Data extracted from a collection
---+---

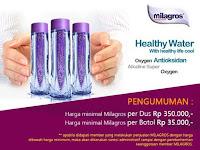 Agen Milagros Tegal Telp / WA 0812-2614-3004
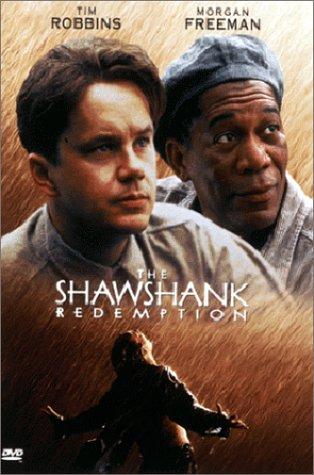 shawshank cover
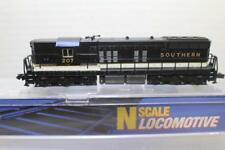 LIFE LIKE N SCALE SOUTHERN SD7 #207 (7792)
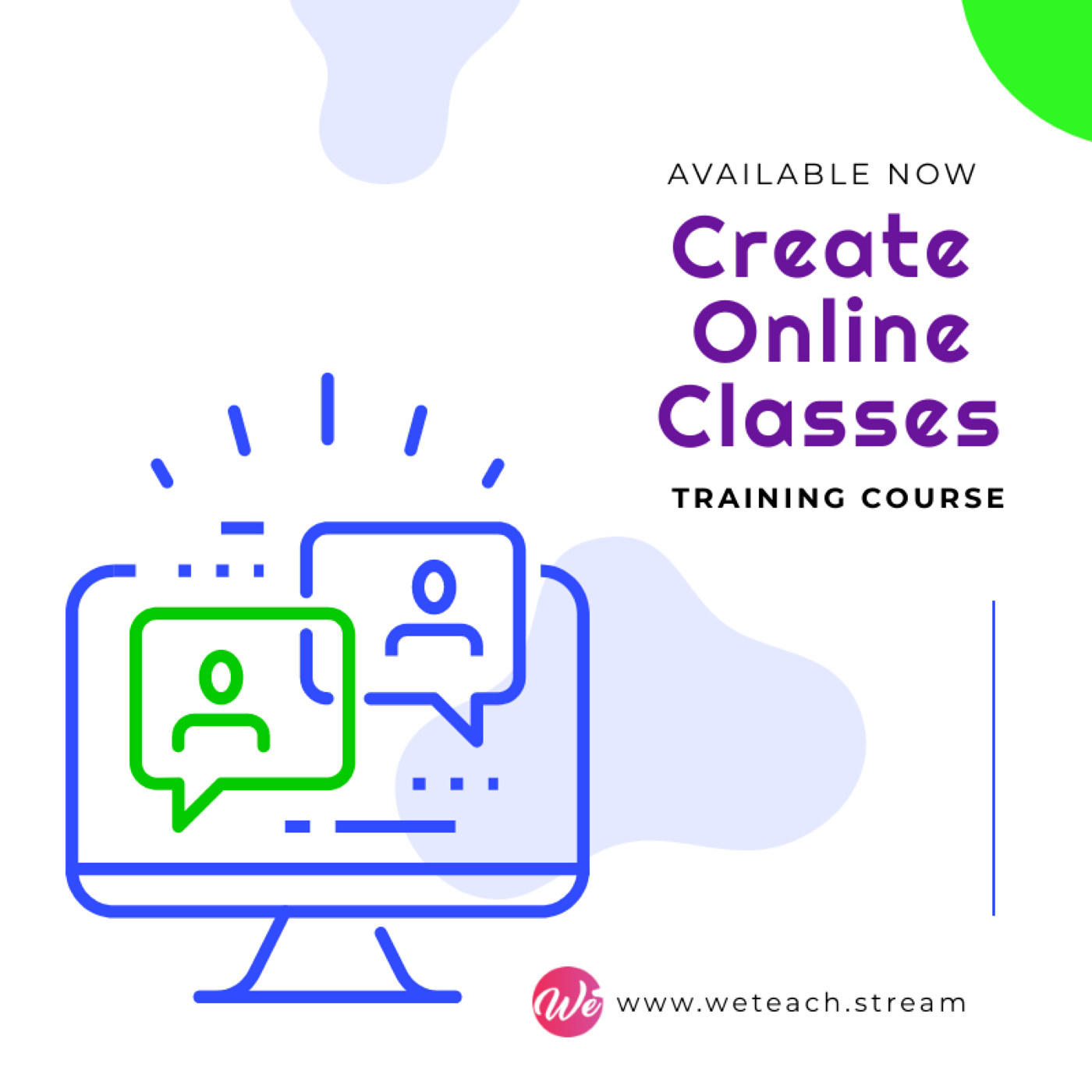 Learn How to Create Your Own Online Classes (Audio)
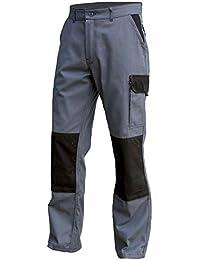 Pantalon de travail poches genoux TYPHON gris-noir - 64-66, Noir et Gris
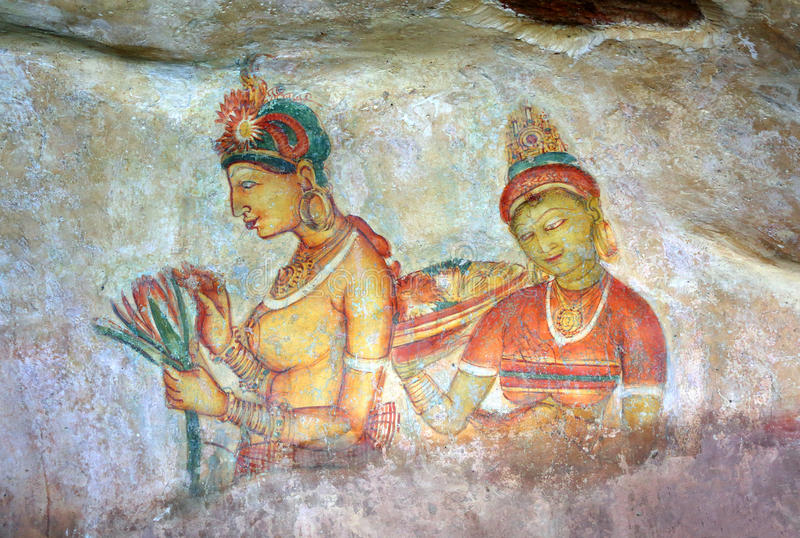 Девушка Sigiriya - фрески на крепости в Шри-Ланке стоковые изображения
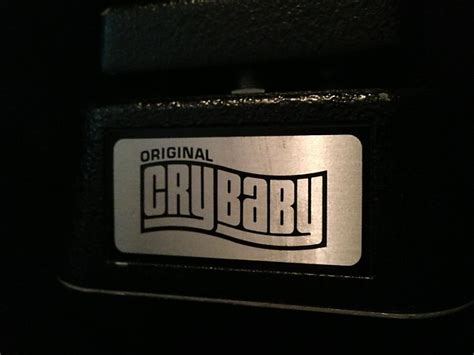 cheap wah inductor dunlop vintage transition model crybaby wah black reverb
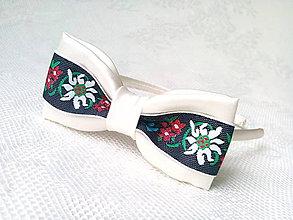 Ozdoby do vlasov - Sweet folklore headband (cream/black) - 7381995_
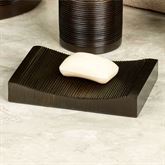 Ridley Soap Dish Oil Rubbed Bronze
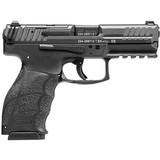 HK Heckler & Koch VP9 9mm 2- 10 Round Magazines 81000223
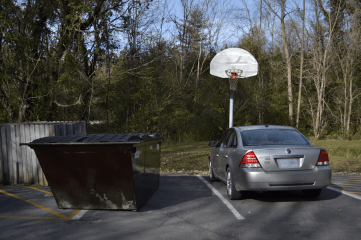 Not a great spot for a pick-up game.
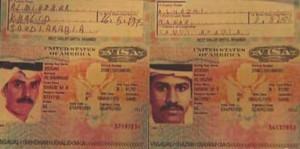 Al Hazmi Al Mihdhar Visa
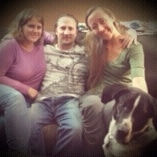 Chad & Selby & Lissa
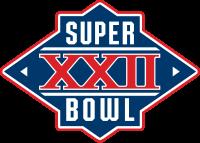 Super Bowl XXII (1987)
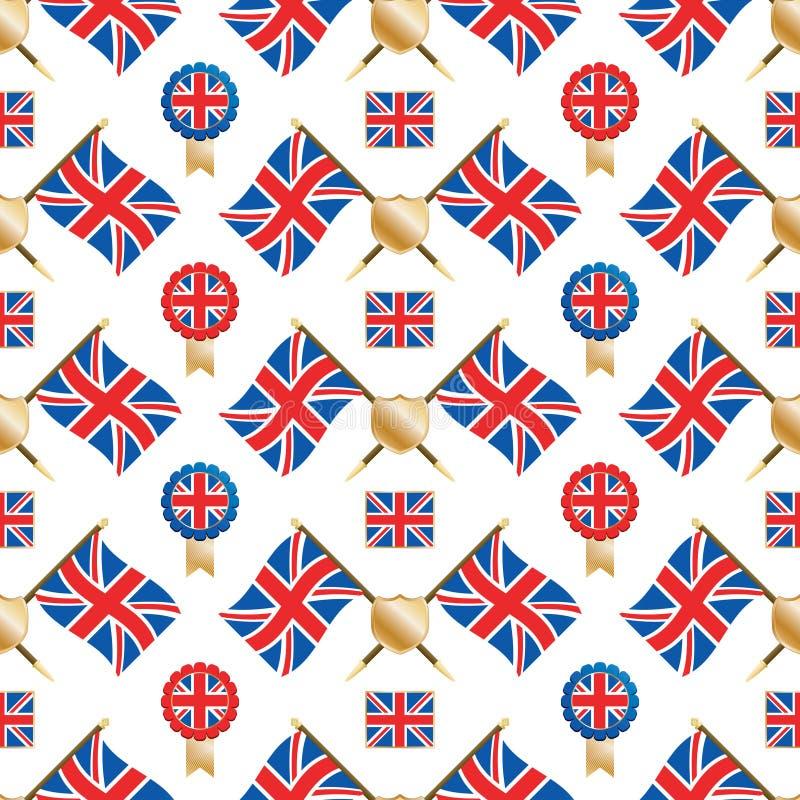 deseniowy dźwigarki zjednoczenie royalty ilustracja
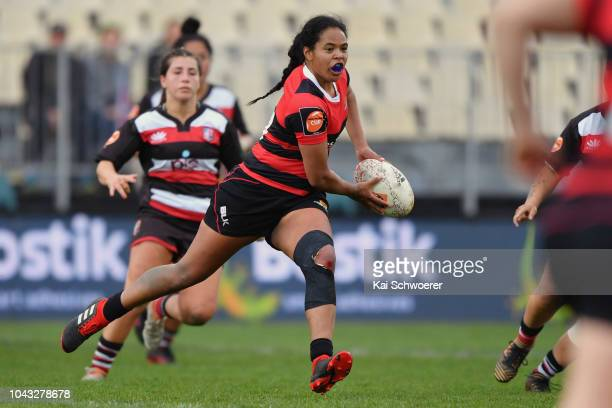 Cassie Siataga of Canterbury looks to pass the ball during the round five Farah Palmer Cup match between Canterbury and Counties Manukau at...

---+---

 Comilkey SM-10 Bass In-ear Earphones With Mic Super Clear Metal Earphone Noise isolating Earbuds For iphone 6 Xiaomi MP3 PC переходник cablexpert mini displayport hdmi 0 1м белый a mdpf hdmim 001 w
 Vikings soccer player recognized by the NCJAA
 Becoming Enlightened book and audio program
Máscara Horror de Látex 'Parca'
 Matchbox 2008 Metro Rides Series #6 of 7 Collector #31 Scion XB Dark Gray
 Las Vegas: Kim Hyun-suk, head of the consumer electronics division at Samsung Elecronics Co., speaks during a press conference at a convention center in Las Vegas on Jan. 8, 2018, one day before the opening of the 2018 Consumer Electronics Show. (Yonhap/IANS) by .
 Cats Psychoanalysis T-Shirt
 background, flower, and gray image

---+---

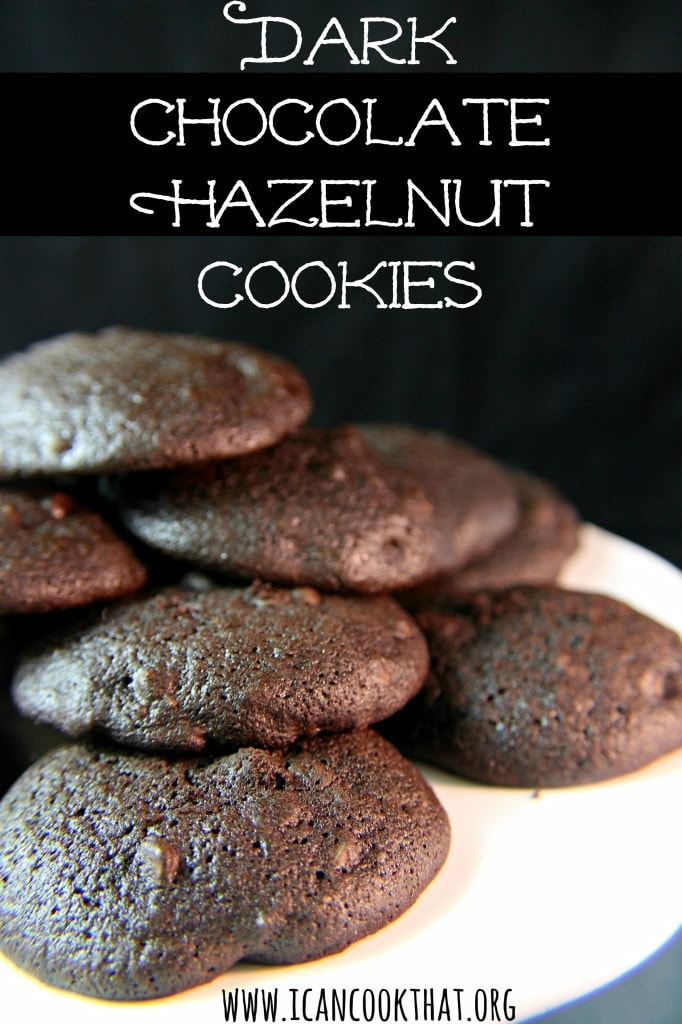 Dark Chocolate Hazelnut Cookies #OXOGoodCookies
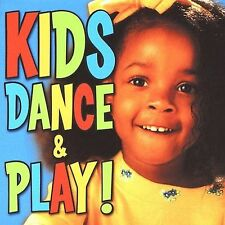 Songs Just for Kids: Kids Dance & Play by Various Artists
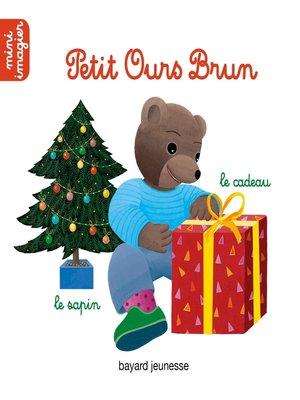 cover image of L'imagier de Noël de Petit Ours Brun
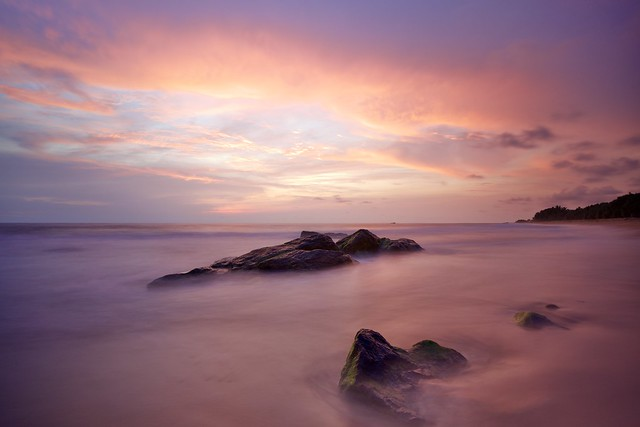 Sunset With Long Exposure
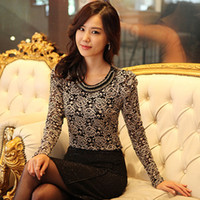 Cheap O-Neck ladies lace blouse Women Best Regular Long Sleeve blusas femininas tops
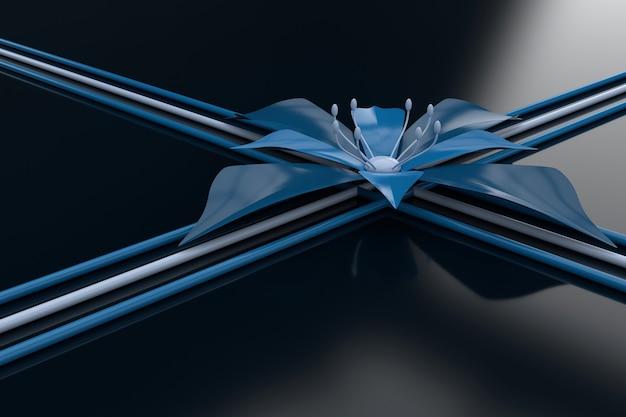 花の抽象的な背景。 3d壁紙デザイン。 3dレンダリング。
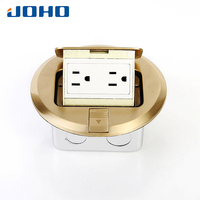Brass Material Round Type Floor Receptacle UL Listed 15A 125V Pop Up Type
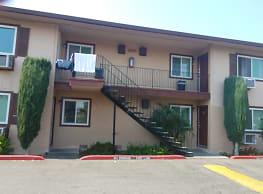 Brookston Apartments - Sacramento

---+---

### About this task:
Leave the pictures out, and transcribe exactly the lines above starting at the one that contains "Not a great spot for a pick-up game." and ending at the one that contains "Cassie Siataga of".

### Exercise response:
 Not a great spot for a pick-up game.
 Al Hazmi Al Mihdhar Visa
 Chad & Selby & Lissa
 Super Bowl XXII (1987)
 deseniowy dźwigarki zjednoczenie royalty ilustracja
 Cassie Siataga of Canterbury looks to pass the ball during the round five Farah Palmer Cup match between Canterbury and Counties Manukau at...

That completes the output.